### [Exercise data]
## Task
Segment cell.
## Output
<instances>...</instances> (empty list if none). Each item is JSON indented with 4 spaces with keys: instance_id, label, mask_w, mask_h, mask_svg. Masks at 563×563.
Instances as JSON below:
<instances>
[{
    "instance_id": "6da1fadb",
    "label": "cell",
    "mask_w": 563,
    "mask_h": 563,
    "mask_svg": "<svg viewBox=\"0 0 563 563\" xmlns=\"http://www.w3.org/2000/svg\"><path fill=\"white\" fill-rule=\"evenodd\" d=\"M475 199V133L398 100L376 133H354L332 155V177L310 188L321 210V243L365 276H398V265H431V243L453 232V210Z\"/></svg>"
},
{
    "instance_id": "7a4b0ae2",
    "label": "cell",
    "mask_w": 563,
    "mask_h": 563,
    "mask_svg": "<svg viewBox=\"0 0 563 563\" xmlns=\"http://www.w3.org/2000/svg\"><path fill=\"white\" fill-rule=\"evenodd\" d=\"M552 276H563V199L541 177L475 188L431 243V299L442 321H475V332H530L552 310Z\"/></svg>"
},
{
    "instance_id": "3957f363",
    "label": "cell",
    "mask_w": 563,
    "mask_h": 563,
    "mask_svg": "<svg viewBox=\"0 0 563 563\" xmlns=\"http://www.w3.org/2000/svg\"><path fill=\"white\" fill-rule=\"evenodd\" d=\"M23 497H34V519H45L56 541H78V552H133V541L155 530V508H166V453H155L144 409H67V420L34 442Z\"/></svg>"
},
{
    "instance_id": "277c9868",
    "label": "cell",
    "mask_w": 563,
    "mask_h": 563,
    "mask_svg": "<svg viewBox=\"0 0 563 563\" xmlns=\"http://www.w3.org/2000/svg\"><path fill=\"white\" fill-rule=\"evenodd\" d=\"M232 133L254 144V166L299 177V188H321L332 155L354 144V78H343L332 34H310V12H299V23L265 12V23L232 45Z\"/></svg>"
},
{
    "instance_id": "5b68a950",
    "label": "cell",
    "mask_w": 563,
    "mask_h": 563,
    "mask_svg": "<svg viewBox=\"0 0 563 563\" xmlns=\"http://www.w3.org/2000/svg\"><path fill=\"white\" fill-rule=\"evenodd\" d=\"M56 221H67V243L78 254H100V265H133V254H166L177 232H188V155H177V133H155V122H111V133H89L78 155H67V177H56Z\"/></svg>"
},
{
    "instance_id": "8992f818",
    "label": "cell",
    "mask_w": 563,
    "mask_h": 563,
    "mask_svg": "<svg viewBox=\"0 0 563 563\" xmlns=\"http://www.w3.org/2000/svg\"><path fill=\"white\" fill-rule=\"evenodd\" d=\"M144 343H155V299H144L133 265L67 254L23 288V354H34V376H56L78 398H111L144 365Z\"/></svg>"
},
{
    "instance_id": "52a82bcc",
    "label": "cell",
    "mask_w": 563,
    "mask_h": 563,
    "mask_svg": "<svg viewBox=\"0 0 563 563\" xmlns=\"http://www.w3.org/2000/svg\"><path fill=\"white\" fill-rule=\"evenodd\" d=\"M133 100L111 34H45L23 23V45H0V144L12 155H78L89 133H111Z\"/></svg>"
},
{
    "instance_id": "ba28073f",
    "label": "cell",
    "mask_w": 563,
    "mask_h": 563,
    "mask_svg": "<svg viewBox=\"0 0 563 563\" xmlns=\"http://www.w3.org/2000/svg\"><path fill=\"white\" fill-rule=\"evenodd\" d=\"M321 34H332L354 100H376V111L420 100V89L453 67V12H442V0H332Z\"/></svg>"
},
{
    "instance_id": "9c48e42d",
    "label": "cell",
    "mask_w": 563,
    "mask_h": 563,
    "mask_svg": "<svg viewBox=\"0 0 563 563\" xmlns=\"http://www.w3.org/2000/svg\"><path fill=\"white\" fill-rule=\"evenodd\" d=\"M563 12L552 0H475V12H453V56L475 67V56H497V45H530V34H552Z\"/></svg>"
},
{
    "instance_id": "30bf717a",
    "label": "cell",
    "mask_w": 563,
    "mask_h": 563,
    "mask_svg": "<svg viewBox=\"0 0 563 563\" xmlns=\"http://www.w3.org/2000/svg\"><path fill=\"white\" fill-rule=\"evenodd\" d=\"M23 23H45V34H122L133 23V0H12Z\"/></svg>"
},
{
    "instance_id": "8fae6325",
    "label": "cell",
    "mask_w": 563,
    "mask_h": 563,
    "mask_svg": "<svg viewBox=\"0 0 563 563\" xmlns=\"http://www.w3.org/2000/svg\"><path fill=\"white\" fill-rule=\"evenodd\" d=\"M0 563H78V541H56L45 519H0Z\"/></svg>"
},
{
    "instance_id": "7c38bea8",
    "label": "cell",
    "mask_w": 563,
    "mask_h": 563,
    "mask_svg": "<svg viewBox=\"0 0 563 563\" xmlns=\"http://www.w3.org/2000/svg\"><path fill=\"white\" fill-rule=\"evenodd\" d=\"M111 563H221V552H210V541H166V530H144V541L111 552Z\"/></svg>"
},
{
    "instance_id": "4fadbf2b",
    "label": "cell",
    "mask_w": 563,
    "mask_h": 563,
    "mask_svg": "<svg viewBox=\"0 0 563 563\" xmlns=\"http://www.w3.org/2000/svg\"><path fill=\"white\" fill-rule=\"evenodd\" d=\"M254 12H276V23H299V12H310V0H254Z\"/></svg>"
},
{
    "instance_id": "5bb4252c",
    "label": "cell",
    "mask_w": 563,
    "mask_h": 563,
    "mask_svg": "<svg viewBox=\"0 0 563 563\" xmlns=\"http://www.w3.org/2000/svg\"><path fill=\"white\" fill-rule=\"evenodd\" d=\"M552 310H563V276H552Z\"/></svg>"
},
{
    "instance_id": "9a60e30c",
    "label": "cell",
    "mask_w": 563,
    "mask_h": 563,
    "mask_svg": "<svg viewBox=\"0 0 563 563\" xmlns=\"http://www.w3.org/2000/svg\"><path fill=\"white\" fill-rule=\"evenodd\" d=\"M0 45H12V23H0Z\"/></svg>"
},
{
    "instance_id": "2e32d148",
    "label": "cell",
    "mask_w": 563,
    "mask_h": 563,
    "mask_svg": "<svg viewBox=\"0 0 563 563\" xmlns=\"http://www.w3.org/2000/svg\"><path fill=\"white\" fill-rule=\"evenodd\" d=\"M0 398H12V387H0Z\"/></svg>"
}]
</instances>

* * *

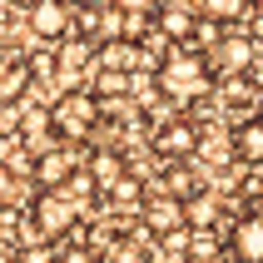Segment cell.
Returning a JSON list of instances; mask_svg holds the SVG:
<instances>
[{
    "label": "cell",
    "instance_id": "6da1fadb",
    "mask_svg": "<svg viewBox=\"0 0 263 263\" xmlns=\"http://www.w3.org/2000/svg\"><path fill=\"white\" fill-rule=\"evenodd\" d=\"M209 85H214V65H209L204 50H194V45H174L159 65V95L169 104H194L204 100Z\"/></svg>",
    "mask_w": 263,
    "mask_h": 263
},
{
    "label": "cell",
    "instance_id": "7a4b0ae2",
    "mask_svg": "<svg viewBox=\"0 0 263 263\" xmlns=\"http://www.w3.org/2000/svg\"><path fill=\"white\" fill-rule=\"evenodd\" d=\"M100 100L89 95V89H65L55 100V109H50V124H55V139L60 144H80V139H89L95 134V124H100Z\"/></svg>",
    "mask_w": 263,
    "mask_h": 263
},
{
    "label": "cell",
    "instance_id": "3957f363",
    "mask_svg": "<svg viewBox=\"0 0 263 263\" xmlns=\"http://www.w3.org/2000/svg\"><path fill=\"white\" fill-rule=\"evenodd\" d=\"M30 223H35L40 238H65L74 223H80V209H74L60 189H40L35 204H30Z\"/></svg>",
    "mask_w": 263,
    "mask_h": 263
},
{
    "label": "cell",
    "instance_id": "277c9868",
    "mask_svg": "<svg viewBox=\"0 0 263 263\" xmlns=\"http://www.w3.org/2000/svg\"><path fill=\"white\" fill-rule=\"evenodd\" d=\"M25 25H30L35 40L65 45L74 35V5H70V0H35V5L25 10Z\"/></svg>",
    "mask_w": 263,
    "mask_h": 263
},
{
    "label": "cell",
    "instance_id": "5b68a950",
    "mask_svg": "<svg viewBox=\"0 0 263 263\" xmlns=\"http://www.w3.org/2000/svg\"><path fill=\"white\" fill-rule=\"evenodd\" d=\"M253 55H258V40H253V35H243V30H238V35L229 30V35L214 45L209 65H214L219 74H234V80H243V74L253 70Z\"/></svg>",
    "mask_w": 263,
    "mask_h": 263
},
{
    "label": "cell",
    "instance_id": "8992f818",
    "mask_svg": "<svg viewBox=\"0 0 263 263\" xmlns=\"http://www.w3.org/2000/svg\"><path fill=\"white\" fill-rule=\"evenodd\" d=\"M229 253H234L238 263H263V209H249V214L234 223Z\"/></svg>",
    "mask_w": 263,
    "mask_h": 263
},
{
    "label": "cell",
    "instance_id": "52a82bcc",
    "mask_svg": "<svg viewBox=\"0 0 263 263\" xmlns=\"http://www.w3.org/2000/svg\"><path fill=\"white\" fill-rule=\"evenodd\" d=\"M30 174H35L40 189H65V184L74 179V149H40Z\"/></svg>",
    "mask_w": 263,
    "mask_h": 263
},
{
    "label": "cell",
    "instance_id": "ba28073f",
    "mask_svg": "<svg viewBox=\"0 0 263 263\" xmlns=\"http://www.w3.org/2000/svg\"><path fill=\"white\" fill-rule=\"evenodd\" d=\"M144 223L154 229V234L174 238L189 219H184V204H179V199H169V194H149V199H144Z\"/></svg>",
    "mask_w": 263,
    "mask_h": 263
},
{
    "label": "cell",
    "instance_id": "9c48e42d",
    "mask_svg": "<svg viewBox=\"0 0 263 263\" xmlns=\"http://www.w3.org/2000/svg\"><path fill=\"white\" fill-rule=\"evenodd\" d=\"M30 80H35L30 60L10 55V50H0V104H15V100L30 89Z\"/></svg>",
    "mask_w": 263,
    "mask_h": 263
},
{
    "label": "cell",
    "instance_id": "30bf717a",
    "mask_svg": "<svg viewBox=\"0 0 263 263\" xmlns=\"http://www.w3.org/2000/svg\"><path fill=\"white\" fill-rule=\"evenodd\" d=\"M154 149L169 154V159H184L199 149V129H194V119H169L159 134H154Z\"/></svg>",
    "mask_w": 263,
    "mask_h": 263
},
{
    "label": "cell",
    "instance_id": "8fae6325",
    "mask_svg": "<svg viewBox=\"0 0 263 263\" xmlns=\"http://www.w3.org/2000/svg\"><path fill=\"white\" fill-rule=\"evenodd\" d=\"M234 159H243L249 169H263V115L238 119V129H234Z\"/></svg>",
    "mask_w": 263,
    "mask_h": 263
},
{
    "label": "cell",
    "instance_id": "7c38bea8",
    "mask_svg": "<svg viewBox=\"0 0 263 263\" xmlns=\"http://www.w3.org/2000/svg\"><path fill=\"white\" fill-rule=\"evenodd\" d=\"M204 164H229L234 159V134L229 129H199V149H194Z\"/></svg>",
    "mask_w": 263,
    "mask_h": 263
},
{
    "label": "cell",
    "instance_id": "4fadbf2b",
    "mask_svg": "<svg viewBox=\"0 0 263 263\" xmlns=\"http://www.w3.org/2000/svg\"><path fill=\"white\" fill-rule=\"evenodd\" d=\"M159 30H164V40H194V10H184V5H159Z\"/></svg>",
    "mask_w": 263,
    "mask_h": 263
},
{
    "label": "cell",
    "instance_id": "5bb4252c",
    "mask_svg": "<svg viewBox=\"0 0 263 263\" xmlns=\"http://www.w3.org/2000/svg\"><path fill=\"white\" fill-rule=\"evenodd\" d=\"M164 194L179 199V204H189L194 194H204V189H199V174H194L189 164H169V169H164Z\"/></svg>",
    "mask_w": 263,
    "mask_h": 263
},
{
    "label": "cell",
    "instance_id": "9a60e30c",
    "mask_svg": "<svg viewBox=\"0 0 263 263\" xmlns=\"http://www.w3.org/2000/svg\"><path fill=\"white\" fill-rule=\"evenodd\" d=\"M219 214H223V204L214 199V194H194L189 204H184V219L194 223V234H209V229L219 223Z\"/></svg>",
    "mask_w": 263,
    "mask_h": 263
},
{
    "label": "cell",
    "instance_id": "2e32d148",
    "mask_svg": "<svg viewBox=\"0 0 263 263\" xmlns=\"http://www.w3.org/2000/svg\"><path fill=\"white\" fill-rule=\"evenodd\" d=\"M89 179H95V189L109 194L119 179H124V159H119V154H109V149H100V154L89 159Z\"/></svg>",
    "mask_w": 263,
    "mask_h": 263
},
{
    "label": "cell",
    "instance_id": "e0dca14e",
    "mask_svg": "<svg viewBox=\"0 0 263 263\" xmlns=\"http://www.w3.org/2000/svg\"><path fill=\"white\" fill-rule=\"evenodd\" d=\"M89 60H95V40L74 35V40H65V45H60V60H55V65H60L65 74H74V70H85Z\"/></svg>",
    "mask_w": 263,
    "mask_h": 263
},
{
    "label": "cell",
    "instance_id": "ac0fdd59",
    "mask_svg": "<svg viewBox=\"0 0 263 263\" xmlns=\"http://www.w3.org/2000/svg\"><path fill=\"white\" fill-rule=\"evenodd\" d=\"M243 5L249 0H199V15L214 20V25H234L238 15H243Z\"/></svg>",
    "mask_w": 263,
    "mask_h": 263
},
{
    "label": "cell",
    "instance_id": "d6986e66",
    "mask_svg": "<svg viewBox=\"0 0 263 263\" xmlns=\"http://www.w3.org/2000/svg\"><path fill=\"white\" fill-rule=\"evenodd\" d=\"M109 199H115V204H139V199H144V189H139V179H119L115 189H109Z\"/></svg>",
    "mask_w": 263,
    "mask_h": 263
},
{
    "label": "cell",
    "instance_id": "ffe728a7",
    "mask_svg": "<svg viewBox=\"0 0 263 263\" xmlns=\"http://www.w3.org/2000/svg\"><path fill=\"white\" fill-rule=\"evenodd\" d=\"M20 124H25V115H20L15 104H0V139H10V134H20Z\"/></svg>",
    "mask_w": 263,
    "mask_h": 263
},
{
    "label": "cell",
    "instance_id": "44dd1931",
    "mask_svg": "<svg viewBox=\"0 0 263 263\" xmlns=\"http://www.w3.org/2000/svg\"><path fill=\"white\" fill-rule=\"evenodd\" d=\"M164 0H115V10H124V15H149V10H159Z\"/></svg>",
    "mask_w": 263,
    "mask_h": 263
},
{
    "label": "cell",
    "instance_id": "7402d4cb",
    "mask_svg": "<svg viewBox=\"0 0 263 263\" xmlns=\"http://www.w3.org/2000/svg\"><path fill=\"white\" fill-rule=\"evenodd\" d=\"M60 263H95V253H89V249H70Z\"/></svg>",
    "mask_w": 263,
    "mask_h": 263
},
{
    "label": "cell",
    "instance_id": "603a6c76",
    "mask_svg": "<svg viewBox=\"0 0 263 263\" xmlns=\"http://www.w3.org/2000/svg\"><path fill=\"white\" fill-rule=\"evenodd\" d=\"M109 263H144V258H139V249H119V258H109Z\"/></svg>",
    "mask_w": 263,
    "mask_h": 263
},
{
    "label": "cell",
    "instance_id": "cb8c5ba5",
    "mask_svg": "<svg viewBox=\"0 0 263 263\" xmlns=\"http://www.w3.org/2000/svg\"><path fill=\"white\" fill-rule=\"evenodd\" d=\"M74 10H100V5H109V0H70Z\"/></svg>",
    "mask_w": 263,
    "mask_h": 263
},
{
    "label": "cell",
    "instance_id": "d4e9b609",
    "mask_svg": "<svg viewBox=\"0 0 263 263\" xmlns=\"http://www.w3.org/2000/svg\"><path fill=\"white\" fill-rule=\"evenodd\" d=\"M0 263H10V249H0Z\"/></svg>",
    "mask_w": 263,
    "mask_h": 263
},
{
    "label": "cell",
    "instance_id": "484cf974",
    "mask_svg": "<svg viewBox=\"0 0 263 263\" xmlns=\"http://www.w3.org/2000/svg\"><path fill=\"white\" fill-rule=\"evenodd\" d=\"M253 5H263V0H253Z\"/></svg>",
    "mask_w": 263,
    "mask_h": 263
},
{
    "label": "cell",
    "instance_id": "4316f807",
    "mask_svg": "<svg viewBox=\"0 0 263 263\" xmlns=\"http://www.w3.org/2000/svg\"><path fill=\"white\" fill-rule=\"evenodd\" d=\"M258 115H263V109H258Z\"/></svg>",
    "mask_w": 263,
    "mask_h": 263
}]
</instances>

### [Set problem]
Pick out and copy each line of the material above that contains the word "list".

### [Reply to the exercise]
<instances>...</instances> (empty list if none). Each item is JSON indented with 4 spaces with keys: instance_id, label, mask_w, mask_h, mask_svg. Masks at 563×563.
Returning a JSON list of instances; mask_svg holds the SVG:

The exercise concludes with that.